== Stored data ==
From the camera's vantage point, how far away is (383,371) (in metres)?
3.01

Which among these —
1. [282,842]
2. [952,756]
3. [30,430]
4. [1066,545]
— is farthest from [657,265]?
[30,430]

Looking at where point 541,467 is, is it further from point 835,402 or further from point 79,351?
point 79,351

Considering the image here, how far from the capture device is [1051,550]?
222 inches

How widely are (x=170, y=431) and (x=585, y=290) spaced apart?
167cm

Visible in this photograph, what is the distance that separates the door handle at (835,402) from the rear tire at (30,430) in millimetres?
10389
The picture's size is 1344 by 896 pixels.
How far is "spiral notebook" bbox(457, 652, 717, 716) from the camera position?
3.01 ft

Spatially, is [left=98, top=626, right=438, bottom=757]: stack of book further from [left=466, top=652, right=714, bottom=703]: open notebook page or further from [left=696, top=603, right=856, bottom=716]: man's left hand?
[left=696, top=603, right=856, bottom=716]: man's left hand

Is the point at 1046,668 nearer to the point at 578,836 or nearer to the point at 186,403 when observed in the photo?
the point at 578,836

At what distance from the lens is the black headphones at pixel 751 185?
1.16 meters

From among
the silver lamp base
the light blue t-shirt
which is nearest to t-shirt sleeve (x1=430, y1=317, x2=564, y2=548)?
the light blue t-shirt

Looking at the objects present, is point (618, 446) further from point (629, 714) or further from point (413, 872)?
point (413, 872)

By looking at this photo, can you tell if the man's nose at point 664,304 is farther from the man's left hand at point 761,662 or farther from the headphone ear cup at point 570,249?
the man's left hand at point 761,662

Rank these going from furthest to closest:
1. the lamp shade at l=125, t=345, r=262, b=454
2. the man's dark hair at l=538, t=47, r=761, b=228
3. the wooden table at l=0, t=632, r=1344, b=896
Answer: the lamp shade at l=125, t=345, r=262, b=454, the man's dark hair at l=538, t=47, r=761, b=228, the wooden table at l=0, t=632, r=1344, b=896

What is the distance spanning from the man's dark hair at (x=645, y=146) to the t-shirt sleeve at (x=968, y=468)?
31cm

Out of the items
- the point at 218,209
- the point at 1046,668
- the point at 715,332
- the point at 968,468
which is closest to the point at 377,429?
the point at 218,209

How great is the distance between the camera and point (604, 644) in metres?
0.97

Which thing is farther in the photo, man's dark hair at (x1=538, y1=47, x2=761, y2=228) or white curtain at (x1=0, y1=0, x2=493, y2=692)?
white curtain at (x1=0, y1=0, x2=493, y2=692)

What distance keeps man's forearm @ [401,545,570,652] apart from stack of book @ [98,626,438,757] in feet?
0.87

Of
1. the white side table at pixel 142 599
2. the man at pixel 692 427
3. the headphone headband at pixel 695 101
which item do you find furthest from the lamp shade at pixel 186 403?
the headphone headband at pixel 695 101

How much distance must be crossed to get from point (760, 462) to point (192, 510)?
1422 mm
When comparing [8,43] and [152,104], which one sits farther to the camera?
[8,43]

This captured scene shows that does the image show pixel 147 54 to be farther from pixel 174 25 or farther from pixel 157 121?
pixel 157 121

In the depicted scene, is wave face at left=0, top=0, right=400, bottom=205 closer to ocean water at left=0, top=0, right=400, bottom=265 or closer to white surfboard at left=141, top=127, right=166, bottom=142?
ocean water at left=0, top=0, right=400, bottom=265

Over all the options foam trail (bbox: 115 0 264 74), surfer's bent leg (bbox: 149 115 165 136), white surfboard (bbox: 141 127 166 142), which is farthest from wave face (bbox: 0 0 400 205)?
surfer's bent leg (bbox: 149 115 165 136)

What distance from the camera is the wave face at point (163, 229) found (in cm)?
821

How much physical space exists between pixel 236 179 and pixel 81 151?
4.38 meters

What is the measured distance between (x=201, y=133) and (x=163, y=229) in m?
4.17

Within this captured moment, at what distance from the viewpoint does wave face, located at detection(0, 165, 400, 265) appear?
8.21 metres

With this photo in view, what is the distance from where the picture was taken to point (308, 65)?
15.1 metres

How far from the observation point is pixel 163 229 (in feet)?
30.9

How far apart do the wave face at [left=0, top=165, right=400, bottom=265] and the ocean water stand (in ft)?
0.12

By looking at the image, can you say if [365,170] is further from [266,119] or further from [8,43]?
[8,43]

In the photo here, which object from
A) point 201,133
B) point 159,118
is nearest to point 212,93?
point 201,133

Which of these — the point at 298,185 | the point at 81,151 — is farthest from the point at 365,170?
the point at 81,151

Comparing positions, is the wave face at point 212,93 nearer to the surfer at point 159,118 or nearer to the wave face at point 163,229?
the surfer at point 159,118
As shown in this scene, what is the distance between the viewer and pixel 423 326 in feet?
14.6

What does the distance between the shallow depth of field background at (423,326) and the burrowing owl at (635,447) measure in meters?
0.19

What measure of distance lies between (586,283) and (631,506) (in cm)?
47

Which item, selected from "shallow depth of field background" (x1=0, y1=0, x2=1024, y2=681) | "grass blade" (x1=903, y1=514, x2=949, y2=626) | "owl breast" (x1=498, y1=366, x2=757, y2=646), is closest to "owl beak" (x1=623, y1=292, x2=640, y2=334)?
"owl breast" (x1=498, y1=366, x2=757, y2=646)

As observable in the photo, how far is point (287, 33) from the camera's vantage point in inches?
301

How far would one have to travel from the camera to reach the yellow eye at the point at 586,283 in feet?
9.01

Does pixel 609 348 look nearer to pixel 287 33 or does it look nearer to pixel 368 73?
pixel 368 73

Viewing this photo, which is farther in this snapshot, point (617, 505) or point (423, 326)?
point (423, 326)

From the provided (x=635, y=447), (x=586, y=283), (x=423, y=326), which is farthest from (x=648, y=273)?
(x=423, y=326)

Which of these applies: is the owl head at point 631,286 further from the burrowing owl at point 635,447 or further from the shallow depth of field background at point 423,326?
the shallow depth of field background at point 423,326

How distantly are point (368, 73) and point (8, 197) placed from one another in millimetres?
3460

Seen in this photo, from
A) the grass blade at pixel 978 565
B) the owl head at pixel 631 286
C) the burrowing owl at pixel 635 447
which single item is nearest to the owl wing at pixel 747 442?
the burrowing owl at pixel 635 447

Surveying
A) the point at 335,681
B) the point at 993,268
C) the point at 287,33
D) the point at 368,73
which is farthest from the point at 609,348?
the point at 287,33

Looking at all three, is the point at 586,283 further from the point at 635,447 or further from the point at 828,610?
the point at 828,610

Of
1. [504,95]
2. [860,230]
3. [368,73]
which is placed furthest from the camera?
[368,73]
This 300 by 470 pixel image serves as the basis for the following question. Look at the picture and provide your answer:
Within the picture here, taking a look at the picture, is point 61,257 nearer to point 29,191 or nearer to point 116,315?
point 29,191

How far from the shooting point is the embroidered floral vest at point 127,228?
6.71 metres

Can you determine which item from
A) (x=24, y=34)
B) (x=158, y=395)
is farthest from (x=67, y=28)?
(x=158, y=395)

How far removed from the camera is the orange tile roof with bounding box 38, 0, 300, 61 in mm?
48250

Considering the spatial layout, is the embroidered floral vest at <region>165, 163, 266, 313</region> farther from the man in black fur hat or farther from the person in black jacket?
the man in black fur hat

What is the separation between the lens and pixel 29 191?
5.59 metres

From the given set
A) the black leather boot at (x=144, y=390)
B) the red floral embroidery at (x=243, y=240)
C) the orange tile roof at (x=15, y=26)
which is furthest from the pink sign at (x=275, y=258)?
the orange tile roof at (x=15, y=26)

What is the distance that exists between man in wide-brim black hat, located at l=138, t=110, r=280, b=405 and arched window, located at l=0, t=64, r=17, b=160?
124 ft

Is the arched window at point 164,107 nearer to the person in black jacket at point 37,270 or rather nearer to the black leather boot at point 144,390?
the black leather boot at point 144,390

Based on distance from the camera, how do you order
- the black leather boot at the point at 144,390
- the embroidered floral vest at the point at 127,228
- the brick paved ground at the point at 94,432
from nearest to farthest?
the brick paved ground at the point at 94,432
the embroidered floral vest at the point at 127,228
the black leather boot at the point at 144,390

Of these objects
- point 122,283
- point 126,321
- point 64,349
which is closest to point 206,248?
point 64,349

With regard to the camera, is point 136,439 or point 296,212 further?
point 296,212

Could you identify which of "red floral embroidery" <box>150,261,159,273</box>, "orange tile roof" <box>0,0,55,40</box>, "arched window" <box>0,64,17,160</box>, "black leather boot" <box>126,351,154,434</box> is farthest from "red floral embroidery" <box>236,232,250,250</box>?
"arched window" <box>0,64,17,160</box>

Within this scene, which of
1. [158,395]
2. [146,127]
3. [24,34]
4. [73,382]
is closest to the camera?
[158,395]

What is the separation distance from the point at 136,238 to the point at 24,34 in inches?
===
* Exercise *
Copy the data above exactly, from its first line through the line that contains "Answer: the lamp".

* Completed task *
From the camera's vantage point, how far away is (383,371) (in metres)?
3.01

Which among these —
1. [282,842]
2. [952,756]
3. [30,430]
4. [1066,545]
— is farthest from [657,265]?
[30,430]

Looking at where point 541,467 is, is it further from point 835,402 or further from point 79,351?
point 79,351

Considering the image here, how far from the capture device is [1051,550]?
222 inches

How widely are (x=170, y=431) and (x=585, y=290) spaced apart?
167cm

Visible in this photograph, what is the distance that separates the door handle at (835,402) from the rear tire at (30,430) in millimetres?
10389
The picture's size is 1344 by 896 pixels.
How far is "spiral notebook" bbox(457, 652, 717, 716) from the camera position?
3.01 ft

Spatially, is [left=98, top=626, right=438, bottom=757]: stack of book further from [left=466, top=652, right=714, bottom=703]: open notebook page or further from [left=696, top=603, right=856, bottom=716]: man's left hand?
[left=696, top=603, right=856, bottom=716]: man's left hand

Is the point at 1046,668 nearer to the point at 578,836 or nearer to the point at 186,403 when observed in the photo?
the point at 578,836

At what distance from the lens is the black headphones at pixel 751 185?
1.16 meters

From among
the silver lamp base
the light blue t-shirt
which is nearest to t-shirt sleeve (x1=430, y1=317, x2=564, y2=548)?
the light blue t-shirt

Looking at the objects present, is point (618, 446) further from point (629, 714) or further from point (413, 872)?
point (413, 872)

By looking at this photo, can you tell if the man's nose at point 664,304 is farther from the man's left hand at point 761,662 or farther from the headphone ear cup at point 570,249?
the man's left hand at point 761,662

Rank these going from furthest to closest:
1. the lamp shade at l=125, t=345, r=262, b=454
2. the man's dark hair at l=538, t=47, r=761, b=228
3. the wooden table at l=0, t=632, r=1344, b=896
Answer: the lamp shade at l=125, t=345, r=262, b=454, the man's dark hair at l=538, t=47, r=761, b=228, the wooden table at l=0, t=632, r=1344, b=896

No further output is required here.